The basic ADC element simply provides an output dependent on the value of the digital input. During the period while a fresh sample is settling, its output can be indeterminate. Thus the output will usually be captured by a sample and hold circuit as soon as the DAC has stabilized. The sample and hold circuit is a zero order hold circuit that imposes its own frequency response on the output signal (Figure 15.28); correction for which can be accommodated within the overall reconstruction filter. The final filter is used to remove the higher components and harmonics of the zero order hold.

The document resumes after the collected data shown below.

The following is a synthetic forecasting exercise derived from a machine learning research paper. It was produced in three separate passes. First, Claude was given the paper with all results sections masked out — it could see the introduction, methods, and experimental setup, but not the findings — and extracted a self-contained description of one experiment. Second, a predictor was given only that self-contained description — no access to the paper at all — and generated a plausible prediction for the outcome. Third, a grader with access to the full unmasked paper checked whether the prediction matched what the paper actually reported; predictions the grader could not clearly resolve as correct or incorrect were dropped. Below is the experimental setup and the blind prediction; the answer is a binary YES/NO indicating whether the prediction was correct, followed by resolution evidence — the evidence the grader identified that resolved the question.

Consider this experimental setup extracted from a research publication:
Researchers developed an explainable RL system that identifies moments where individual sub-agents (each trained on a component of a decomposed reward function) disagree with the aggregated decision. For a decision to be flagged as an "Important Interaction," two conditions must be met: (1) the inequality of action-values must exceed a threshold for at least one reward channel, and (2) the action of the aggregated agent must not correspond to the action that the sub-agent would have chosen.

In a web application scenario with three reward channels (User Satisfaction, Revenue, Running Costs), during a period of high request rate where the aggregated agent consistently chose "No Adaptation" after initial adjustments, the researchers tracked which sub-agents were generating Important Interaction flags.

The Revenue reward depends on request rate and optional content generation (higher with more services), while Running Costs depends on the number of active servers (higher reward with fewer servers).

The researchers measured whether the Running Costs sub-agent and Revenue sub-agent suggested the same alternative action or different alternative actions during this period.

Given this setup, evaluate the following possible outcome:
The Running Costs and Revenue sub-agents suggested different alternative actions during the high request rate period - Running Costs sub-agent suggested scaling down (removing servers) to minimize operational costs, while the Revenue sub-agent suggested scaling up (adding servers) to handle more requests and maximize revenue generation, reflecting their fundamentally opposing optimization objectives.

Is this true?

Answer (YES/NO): YES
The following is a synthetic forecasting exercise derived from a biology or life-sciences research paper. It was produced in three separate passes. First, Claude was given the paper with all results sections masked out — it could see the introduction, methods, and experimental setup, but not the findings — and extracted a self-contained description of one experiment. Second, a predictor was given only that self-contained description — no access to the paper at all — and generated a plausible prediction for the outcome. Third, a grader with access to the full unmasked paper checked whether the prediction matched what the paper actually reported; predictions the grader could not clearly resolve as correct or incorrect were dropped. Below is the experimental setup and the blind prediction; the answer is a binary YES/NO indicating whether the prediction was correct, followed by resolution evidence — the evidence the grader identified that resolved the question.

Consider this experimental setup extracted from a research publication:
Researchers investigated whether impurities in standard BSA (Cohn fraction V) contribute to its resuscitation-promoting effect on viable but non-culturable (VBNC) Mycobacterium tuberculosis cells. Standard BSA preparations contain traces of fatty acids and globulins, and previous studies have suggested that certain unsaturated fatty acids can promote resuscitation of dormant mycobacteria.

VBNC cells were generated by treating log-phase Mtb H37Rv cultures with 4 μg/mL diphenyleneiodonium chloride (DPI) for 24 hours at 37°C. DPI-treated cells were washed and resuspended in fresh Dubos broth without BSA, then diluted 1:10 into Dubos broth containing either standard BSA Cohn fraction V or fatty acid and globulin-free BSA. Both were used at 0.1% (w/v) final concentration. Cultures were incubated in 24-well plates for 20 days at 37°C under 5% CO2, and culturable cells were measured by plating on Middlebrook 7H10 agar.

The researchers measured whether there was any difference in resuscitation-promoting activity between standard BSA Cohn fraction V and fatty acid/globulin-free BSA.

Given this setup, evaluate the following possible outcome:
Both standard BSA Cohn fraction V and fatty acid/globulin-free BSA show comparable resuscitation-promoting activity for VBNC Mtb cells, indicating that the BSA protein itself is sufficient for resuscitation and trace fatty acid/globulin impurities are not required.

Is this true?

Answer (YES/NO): YES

Figure 15.28. Finally the DAC output is fed to a zero order hold circuit which performs a similar operation to the sample and hold circuit and then to a reconstruction or output antialiasing filter. The plot of the spectral shape of the zero order hold shows that there are frequency components, at decreasing levels, at harmonic intervals equal to Fs.

15.10.3. Other Forms of ADC and DAC

Flash converters (Figure 15.29) function by using an array of comparators, each set to trigger at a particular quantizing threshold. The output is available directly. These days the technique is most commonly employed directly as shown in digitizing video waveforms. However, there is a use for the technique in high-quality oversampling converters for audio signals.

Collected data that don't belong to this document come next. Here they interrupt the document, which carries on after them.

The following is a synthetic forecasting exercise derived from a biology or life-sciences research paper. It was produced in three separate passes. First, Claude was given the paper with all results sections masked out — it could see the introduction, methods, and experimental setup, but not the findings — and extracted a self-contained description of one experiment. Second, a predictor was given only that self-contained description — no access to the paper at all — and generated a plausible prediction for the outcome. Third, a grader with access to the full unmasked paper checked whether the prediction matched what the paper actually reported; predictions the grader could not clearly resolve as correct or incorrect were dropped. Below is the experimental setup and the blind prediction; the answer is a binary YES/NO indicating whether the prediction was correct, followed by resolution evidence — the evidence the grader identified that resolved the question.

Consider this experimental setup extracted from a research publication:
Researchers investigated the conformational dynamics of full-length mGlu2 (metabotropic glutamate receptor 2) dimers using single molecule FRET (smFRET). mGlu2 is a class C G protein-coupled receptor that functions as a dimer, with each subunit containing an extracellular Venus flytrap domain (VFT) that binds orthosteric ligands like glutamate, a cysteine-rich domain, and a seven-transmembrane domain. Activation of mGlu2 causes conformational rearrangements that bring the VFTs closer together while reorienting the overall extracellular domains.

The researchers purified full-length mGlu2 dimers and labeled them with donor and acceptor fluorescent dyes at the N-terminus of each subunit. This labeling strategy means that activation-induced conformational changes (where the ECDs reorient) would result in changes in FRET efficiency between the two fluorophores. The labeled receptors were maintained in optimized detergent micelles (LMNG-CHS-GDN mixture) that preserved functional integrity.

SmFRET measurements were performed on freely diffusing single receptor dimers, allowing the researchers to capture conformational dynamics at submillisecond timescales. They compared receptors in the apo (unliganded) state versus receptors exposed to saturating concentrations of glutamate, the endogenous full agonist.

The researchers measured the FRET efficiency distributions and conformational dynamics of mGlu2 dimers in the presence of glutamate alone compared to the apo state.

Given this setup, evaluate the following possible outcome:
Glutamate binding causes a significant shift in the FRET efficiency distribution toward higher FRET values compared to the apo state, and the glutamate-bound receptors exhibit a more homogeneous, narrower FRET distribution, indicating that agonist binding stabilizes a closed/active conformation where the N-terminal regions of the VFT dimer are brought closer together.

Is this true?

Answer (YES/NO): NO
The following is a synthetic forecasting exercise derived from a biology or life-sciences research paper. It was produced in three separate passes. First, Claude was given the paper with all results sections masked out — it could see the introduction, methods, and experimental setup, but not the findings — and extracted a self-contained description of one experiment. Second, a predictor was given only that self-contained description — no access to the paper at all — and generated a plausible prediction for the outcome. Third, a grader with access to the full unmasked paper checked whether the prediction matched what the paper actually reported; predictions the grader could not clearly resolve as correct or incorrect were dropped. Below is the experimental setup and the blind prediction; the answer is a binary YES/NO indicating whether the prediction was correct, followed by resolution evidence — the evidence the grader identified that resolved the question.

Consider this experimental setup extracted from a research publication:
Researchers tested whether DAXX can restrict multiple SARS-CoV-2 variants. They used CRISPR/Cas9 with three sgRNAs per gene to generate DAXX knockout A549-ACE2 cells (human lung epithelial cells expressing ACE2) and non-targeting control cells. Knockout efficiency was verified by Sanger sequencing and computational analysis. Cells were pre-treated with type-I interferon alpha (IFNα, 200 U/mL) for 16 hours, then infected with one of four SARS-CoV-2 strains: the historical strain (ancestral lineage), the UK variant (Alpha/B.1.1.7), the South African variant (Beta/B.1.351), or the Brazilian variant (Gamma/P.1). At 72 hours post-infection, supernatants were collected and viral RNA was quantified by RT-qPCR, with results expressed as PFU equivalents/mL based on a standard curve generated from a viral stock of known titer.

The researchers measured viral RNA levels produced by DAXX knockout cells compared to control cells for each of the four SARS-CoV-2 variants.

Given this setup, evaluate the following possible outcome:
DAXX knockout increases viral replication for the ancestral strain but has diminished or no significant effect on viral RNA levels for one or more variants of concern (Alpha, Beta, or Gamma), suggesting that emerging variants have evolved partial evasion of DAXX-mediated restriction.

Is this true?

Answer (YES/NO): NO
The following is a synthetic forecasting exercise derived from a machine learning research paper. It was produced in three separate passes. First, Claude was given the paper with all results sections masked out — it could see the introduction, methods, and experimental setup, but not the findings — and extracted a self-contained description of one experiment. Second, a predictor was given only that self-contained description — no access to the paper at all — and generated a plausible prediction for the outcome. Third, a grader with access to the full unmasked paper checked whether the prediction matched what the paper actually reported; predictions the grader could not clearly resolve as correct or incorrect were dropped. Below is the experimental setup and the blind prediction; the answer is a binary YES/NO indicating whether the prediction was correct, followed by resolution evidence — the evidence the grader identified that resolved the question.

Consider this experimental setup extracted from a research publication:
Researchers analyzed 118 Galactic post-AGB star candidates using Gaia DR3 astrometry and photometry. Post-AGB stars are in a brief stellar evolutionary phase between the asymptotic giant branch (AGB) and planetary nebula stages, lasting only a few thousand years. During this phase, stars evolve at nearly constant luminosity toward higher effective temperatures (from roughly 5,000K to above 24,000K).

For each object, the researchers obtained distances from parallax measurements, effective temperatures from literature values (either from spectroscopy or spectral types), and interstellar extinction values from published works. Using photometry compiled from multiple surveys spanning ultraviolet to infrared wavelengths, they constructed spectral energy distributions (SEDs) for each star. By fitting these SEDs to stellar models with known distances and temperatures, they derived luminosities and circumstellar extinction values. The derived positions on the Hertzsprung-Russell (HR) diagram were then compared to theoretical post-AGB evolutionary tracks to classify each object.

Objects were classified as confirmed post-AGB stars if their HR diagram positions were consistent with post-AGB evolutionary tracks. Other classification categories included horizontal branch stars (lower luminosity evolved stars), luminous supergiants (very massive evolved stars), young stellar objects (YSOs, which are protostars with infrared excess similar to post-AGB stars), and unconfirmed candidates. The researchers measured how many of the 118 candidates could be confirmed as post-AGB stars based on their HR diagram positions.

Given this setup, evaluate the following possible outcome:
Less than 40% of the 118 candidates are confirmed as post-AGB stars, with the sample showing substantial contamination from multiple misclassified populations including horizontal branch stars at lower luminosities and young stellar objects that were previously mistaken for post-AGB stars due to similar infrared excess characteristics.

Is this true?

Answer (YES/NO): NO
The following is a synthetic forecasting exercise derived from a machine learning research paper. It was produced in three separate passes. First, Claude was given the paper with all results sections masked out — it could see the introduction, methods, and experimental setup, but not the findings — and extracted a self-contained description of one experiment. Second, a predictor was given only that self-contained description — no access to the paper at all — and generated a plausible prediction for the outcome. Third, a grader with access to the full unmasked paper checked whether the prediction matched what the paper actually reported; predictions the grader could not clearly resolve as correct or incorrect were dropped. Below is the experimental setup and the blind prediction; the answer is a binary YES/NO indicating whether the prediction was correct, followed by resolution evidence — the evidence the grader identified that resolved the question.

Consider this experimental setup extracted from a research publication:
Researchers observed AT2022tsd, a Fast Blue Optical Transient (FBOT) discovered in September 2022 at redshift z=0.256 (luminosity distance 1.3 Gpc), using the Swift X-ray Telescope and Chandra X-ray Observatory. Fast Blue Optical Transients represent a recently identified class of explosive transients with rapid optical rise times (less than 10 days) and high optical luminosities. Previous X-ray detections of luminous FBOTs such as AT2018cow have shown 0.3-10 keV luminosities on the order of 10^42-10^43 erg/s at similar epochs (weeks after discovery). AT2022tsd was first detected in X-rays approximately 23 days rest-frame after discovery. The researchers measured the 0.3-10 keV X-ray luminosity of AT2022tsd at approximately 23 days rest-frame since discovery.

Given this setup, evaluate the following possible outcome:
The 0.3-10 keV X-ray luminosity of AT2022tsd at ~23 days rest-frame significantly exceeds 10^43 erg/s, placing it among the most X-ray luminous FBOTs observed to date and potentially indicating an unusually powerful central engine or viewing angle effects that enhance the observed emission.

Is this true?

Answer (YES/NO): YES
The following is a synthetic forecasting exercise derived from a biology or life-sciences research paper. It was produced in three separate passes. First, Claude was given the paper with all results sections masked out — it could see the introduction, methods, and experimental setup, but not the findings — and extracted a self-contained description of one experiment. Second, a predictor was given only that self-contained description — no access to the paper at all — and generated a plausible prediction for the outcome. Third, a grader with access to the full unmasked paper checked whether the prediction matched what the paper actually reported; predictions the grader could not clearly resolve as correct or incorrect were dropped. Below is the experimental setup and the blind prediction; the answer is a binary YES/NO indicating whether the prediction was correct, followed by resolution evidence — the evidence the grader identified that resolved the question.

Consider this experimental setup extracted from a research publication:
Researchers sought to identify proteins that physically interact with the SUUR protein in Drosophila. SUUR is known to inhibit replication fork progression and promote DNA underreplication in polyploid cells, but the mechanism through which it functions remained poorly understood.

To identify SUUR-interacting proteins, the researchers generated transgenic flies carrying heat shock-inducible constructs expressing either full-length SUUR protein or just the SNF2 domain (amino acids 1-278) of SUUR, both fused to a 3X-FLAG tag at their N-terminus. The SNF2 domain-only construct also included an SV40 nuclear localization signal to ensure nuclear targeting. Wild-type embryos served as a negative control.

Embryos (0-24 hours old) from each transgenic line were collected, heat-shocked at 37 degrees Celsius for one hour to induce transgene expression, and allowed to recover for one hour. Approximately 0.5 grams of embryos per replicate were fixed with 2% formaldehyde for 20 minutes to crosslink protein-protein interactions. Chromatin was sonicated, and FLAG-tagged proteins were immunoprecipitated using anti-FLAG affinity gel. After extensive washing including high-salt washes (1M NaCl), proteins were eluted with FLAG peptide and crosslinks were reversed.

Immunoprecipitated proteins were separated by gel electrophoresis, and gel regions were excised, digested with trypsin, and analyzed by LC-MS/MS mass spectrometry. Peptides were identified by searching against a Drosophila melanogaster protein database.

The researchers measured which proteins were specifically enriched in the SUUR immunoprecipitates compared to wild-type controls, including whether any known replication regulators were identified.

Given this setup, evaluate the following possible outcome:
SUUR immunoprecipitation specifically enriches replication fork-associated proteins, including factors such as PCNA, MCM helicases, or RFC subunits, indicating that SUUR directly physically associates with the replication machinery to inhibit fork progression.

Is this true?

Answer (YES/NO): NO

Figure 15.29. A chain of resistors provides a series of reference voltages for a set of comparators whose other input is the input signal. An 8-bit encoder will need 255 comparators. Their output will drive an encoder that maps the output state of the 255 comparators onto an 8-bit word. The NMINV control line is used to convert the output word from an offset binary count to a two’s complement form. A 16-bit converter would require an impracticably large number of comparators (65536) in addition to posing serious difficulties to setting the 65536 resistor values to the required tolerance value. The technique does have one virtue in speed and in not needing a sample and hold amplifier to precede it.

One great benefit of operating with digital signals is their robustness; they are, after all, construed as either 1 or 0 irrespective of the cable or optical fiber down which they travel. Their disadvantage is that the digital signals do cover a wide bandwidth. Since bandwidth is a valuable resource there has been much effort expended in devising ways in which an apparently high-quality signal can be delivered using fewer bits. The telephone companies were among the first to employ digital compression and expansion techniques but the technology has been used for nontelephonic audio purposes. In the A and i law converters (Figure 15.30), the quantizing steps, q, do not have the same value. For low signal levels the quantizing levels are closely spaced and become more widely spaced at higher input levels. The decoder implements the matching inverse conversion.

Figure 15.30. The relationship between digital input word and analogue output current is not linear. The sign bit is the MSB and the next three bits are used to set the chord slope. The lower 4 bits set the output steps within each chord. The drawing shows the equivalent output for a linear 8-bit DAC.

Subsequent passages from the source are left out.